Warren Buffet is one of the weapons of mass destruction.
You don't need a ban on those. You just need a simple regulation that you must own the security covered by the CDO/CDS, and cannot purchase coverage in excess of what you own.
Then they revert back to being insurance instead of a novel way of shorting the market. Allowing someone who doesn't own a security to purchase a CDO/CDS for it would be akin to me being allowed to take out homeowner's insurance on my neighbor's home - and if that happens, note that I have a vested interest in it burning down.
My business which is very sensitive to the economy is in the tank after having had the best month ever in February, this is already a double dip for me.
http://en.wikipedia.org/wiki/Credit_default_swap
A holder of a bond may buy protection to hedge its risk of default.
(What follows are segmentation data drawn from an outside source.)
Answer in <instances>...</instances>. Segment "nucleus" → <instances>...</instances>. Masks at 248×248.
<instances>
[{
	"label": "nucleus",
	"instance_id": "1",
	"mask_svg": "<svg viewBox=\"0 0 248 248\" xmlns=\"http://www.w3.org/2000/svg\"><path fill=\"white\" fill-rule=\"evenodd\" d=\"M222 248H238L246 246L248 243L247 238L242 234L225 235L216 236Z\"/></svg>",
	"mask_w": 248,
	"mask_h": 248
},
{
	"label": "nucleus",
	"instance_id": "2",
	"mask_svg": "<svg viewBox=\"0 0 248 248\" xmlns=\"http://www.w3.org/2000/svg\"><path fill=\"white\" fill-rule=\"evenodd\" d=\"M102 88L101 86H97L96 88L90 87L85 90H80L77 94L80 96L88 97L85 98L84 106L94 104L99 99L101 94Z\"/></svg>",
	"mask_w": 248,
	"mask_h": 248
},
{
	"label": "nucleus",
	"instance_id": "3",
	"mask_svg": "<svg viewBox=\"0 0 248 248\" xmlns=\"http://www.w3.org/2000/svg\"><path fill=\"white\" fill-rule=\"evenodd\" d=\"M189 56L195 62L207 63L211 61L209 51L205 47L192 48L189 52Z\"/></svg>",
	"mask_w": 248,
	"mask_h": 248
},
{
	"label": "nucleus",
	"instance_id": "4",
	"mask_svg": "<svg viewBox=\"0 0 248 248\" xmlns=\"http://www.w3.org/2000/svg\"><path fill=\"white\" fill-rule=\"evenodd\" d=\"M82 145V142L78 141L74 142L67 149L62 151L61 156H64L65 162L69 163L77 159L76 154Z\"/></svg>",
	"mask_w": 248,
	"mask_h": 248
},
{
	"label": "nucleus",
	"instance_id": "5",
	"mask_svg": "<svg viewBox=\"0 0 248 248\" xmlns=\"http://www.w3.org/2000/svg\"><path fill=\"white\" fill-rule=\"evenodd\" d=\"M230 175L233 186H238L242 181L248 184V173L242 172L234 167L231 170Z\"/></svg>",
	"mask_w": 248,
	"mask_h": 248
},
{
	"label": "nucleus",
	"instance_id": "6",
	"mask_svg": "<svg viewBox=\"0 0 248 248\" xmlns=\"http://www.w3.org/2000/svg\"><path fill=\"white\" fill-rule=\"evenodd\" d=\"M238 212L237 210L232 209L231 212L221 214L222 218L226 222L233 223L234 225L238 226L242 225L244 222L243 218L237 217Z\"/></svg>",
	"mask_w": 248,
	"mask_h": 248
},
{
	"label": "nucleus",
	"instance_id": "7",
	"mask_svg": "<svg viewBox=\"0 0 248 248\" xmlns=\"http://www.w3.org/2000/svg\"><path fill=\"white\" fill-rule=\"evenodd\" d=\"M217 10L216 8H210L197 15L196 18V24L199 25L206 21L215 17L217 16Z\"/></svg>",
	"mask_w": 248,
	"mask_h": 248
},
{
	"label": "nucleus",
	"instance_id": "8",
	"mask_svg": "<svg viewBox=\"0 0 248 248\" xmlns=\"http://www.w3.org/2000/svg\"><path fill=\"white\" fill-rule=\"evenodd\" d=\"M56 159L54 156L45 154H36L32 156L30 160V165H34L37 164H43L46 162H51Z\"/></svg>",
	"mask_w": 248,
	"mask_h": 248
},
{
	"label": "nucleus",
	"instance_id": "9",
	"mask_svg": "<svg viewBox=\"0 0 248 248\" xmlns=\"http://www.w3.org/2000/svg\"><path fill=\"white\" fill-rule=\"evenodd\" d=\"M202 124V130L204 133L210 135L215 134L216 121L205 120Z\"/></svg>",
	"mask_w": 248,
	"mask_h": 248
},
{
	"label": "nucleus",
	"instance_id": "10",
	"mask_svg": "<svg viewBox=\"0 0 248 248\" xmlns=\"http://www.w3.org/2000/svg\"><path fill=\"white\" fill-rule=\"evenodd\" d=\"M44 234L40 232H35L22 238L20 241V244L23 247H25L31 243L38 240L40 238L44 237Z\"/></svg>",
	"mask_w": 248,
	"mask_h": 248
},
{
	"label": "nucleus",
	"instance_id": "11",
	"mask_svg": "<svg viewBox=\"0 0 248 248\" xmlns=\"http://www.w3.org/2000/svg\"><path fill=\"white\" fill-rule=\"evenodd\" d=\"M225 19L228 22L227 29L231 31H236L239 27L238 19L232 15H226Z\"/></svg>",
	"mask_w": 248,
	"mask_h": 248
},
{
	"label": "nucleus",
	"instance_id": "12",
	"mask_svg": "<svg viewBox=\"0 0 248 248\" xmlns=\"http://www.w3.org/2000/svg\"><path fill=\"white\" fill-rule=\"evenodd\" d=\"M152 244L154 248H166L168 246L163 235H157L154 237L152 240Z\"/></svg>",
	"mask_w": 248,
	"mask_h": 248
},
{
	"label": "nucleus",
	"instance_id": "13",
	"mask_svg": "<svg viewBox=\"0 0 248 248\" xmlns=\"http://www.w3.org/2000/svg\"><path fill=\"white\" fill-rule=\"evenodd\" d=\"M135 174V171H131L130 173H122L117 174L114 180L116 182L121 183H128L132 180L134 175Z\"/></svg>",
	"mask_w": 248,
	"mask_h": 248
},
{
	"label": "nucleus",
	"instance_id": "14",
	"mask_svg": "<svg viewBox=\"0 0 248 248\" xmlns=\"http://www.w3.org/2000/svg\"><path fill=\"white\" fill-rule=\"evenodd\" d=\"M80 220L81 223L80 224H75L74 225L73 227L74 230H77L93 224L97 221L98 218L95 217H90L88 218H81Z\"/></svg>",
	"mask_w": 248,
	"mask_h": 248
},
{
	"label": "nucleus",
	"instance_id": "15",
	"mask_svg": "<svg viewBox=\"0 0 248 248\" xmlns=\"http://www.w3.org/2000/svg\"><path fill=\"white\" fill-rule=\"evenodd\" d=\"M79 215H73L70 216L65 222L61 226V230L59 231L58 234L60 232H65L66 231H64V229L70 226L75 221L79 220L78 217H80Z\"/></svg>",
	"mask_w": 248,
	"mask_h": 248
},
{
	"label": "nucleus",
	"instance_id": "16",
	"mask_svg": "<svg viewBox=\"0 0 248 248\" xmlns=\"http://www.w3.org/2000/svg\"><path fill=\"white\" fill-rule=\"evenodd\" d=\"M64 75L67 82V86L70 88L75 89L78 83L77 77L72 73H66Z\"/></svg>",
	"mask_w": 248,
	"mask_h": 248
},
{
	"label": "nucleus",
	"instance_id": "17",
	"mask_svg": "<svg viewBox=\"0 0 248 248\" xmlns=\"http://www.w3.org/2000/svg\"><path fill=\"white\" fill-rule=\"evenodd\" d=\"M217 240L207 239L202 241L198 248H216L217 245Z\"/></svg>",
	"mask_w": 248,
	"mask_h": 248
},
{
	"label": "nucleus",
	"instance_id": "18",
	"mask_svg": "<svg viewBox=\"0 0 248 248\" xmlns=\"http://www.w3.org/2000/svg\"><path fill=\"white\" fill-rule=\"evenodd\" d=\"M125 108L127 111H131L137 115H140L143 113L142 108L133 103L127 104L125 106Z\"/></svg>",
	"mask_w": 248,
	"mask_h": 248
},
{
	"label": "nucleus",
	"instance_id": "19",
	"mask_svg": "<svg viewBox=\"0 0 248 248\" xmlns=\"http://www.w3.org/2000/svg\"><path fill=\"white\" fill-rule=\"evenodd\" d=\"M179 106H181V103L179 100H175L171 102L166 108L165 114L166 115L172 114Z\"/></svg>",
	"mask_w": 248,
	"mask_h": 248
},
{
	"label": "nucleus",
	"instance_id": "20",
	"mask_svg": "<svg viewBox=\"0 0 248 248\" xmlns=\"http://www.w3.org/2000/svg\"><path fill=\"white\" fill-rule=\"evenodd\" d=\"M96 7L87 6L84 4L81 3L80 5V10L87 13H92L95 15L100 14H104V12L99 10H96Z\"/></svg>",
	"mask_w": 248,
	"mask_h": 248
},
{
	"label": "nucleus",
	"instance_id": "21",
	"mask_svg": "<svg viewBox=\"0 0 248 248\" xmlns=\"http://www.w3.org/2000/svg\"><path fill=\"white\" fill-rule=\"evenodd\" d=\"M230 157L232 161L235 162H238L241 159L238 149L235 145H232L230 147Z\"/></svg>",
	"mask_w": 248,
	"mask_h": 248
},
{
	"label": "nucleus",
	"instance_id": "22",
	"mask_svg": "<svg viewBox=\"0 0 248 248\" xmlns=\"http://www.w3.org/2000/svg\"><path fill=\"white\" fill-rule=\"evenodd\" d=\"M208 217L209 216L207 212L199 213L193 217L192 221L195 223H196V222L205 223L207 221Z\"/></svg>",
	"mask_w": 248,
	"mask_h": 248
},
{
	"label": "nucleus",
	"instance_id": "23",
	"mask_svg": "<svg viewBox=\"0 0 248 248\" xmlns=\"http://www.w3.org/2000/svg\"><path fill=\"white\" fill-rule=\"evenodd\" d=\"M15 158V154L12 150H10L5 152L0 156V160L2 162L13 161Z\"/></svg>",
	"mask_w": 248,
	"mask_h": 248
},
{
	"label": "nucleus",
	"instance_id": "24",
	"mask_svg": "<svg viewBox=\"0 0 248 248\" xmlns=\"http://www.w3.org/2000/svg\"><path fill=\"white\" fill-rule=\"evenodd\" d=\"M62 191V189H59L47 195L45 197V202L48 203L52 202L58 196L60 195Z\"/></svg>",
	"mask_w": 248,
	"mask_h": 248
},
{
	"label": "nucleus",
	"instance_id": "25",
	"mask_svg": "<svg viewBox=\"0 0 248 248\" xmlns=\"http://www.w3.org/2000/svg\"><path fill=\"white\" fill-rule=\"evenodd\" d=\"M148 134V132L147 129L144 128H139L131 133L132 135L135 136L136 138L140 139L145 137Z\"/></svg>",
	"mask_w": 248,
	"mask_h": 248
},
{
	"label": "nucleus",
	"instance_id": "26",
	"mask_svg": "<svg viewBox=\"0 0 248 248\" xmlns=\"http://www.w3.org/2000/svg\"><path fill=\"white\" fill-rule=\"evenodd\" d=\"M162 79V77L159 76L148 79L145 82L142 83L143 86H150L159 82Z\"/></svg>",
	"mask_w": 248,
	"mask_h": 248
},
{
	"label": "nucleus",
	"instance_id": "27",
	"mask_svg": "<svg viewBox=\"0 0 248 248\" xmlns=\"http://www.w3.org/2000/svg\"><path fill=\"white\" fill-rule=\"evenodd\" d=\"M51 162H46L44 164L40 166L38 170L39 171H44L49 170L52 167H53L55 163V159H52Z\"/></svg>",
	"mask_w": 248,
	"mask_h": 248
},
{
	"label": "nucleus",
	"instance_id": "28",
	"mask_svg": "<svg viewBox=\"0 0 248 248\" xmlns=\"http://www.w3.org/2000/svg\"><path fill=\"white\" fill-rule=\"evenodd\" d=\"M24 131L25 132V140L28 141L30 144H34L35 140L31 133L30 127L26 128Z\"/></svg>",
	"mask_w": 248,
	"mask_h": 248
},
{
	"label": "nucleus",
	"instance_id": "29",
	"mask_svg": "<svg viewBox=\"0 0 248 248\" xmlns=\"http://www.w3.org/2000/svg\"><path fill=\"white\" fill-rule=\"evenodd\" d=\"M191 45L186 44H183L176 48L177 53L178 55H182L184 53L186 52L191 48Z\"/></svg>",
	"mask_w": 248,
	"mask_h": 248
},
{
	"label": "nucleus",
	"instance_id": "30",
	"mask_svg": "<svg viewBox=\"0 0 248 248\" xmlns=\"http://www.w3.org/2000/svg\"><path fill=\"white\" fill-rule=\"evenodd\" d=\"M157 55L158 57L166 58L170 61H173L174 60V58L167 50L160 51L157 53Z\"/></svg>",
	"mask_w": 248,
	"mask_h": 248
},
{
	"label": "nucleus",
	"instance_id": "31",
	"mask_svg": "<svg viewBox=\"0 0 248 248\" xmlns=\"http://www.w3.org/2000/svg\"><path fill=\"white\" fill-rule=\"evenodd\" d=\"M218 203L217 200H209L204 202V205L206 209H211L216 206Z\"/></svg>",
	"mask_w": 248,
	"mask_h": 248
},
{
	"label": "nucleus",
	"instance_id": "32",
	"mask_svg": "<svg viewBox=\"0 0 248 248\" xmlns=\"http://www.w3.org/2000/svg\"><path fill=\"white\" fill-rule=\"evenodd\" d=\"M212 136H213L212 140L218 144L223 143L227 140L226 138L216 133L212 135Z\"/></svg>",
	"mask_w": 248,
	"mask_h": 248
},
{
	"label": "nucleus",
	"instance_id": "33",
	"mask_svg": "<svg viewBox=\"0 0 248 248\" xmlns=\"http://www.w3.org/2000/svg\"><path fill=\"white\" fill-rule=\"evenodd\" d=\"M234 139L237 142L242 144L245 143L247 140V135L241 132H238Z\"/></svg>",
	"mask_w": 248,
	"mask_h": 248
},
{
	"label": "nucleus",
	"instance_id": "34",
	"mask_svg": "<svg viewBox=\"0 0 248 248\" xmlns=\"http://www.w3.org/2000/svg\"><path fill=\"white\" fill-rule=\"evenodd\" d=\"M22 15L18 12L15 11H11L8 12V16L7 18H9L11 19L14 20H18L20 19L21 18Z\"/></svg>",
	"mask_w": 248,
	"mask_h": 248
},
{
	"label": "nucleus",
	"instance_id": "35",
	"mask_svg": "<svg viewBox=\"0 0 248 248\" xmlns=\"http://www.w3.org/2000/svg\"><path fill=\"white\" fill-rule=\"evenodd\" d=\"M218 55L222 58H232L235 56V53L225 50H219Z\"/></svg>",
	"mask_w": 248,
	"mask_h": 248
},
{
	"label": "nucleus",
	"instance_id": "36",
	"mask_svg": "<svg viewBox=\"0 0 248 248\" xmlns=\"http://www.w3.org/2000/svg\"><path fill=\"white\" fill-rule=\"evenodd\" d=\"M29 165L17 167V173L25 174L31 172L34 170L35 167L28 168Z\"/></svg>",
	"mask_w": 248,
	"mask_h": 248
In this way, a CDS is similar to credit insurance, although CDS are not similar to or subject to regulations governing casualty or life insurance. Also, investors can buy and sell protection without owning any debt of the reference entity. These naked credit default swaps allow traders to speculate on debt issues and the creditworthiness of reference entities. Credit default swaps can be used to create synthetic long and short positions in the reference entity.[4] Naked CDS constitute most of the market in CDS. In addition, credit default swaps can also be used in capital structure arbitrage.
The needed regulation is quite simple - you must own the security in question to purchase a CDS for it. No massive bureaucracy needed to enforce such.